First of all, I am not living on the street. Shlomo finally understood the importance of my sharing a certain story never to be mentioned again. However, under no circumstances am I to call him "Larry".
However, somehow...and I am not sure how...Shlomo found himself under the impression that I share my girl scout cookies. Here's the deal. I love Samoas (or in certain parts of the country--Caramel Delights). It's odd. I don't even like coconut. But I have an unnatural affection for these cookies. I have been known to call the day that girl scout cookies come in the happiest day of the year. I can't explain our history. It's long and it's real.
So, when I ordered the cookies, I consulted Shlomo. He did not mention the caramel delights. I did not order him any. I ordered him thin mints (only good from the freezer in my book), shortbread (there are many other good shortbread cookies), and the peanut butter sandwiches (which are not Nutter Butters if you know what I'm sayin'). Anyhoo, I ordered myself only two boxes. I know to pace myself and to not overindulge.

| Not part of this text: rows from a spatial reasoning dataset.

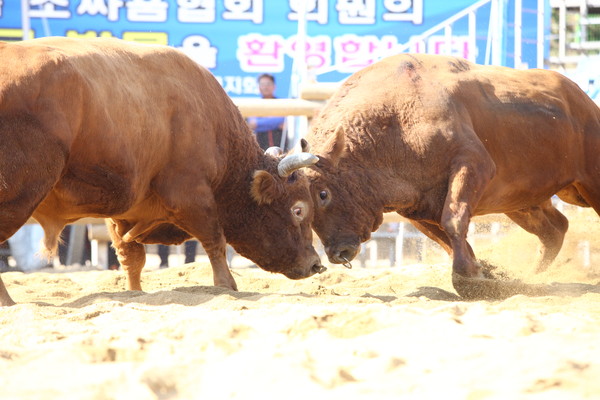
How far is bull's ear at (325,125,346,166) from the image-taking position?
18.9ft

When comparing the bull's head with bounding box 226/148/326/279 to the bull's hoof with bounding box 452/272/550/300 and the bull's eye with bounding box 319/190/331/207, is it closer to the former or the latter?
the bull's eye with bounding box 319/190/331/207

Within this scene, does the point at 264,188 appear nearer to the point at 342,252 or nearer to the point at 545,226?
the point at 342,252

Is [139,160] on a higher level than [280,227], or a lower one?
higher

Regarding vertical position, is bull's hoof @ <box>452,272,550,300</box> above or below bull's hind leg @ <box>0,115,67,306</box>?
below

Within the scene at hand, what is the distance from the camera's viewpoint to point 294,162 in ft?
18.1

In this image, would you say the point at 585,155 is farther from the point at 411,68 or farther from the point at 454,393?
the point at 454,393

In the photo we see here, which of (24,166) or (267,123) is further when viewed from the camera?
(267,123)

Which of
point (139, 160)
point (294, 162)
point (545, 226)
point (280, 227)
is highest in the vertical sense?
point (139, 160)

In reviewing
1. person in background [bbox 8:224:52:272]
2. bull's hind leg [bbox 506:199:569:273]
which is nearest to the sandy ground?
bull's hind leg [bbox 506:199:569:273]

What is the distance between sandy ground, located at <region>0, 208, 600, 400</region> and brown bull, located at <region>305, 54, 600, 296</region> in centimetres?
122

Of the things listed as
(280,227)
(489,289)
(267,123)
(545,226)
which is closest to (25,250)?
(267,123)

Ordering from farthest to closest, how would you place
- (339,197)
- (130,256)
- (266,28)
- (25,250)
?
1. (266,28)
2. (25,250)
3. (130,256)
4. (339,197)

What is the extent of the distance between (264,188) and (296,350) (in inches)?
109

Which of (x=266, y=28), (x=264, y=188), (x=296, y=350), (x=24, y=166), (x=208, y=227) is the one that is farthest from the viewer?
(x=266, y=28)
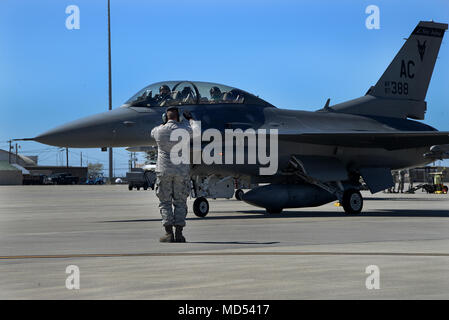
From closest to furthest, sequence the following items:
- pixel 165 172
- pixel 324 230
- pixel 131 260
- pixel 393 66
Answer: pixel 131 260, pixel 165 172, pixel 324 230, pixel 393 66

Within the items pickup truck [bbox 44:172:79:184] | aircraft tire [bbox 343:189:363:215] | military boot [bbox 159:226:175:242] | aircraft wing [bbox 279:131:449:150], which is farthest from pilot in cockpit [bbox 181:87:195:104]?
pickup truck [bbox 44:172:79:184]

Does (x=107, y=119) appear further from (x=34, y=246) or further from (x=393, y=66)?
(x=393, y=66)

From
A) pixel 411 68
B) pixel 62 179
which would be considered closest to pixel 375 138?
pixel 411 68

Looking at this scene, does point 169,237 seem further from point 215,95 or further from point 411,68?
point 411,68

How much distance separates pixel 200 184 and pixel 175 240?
8382 mm

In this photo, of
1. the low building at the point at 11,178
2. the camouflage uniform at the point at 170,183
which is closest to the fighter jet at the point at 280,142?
the camouflage uniform at the point at 170,183

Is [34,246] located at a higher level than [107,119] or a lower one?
lower

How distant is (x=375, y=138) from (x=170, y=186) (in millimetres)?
9941

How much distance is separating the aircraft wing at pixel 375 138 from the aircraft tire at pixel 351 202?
1.51 metres

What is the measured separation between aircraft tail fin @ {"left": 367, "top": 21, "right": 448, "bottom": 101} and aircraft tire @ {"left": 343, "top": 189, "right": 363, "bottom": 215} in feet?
19.0

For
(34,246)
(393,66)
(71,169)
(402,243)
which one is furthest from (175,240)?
(71,169)

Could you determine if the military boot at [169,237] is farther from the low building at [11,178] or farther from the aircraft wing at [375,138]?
the low building at [11,178]
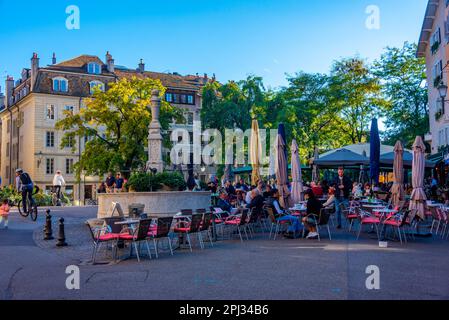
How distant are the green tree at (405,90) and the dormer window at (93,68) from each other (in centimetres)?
3267

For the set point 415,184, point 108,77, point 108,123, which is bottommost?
point 415,184

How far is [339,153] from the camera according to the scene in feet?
78.3

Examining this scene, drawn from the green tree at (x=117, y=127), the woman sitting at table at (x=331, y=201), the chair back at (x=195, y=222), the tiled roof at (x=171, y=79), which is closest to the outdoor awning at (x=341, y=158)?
the woman sitting at table at (x=331, y=201)

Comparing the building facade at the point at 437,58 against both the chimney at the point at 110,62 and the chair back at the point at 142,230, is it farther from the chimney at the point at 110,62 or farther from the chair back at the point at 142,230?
the chimney at the point at 110,62

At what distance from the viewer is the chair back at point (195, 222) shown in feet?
42.2

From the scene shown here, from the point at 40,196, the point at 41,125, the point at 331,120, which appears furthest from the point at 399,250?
the point at 41,125

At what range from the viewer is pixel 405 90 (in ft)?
151

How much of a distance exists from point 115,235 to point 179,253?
1.60 m

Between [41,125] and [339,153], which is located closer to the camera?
[339,153]

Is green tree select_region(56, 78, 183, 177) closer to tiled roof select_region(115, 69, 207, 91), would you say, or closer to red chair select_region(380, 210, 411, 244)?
tiled roof select_region(115, 69, 207, 91)

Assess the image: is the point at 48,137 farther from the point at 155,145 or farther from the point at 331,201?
the point at 331,201

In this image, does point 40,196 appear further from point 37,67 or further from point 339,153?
point 37,67

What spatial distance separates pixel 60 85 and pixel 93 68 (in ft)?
14.8
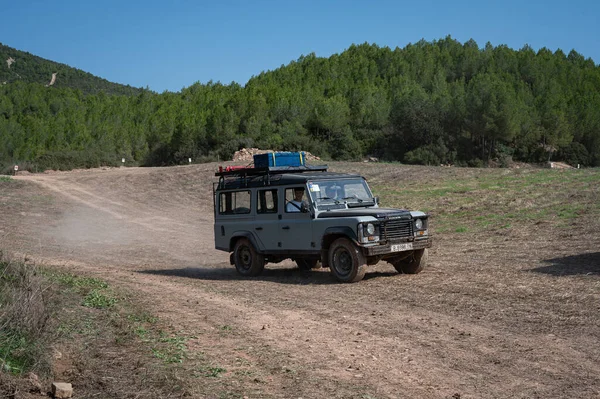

Tonight, was the night. I broke them out. From that second I carefully opened the package, the smell transported me to near ecstacy. I quickly devoured two cookies. And then, get a load of this, Shlomo took one. Can you believe that? Seriously?!?!?! He could not believe I was upset. I don't eat his trail mix. I even make coconut pie (which I don't even really like) just for him. I say that entitles me to hog the Samoas.
Granted, it was probably not the nicest thing for me to shout, "Back off, Bitch!" It was so bad that Lulu the pug hid in her crate. I might have overreacted. But choosing between Shlomo and the other love of my life is a tough call. Seriously. I guess I choose Shlomo, but only because I can't get Samoas for 11 months of the year.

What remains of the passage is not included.